In Credit Men's Adjustment Co. v. Vickery, 62 Colorado 214, the Supreme Court of Colorado was presented with the question whether an assignee of a demand, arising under the act, against directors of a corporation, could collect, it being urged that he could not, because the claim was for a penalty, and therefore unassignable. The court ruled that the demand, under the circumstances there shown, was not for a penalty, and could be collected. In the course of the opinion, it was said, "This kind of a statute imposing a liability on directors for the debts of a corporation for failure to file a report, is, broadly speaking, penal in character, although not such in the strict sense of that term. . . . Within the statute of limitations, and, for the purpose of determining the liability of directors, it is as to them in the nature of a penalty; but when the facts bring the case against the directors clearly within the statute, it affords relief to creditors, and, as to them, is remedial in character. The courts of this State have often considered the statute from the side affecting directors, and as to them uniformly held it to be penal in its nature. Here the directors' liability is admitted [just how or why the opinion does not disclose], and we are now confronted with the question which requires a consideration of the statute from the viewpoint of creditors in enforcing the liability. . . . In some respects the statute is penal, while in others it is remedial in character. Penal in its nature as to the directors for the purpose of determining their liability, and to be strictly construed. When the liability is clearly shown, it is remedial in character as to creditors, and to be liberally construed in its enforcement."

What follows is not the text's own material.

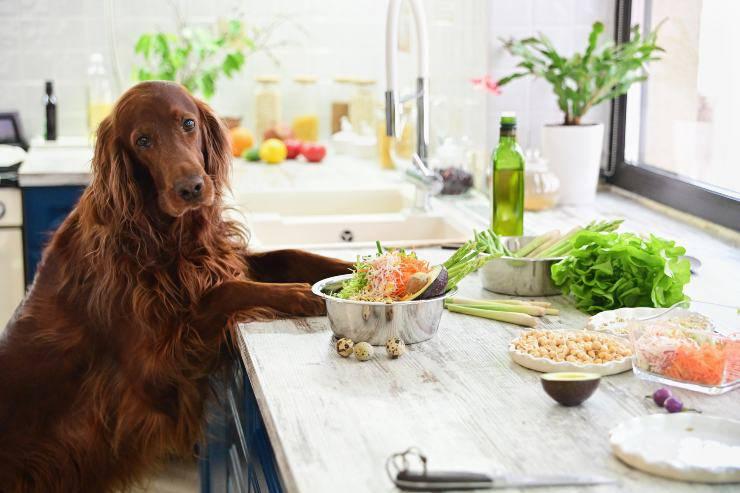 Fido in cucina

We confess, that the reasoning by which the court reached the conclusion, that the statute is not penal, is not altogether clear to us; particularly is this so when we take into account that, in all the other cases in which the act has been considered by the Colorado courts, the liability imposed has been construed as penal.

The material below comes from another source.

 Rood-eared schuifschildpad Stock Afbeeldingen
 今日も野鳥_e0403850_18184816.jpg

Under an earlier, but similar, act in Gregory v. Bank of Denver, 3 Colorado 332, it was said, "The liability of the trustees, arising from a failure to publish an annual report, is in no way related to the loss that creditors of the company may sustain by reason of such violation of the statute. The joint and several liability attaches to the trustees, not because creditors of the company contracted with them, not because the corporation is insolvent, but because they neglected to perform a duty...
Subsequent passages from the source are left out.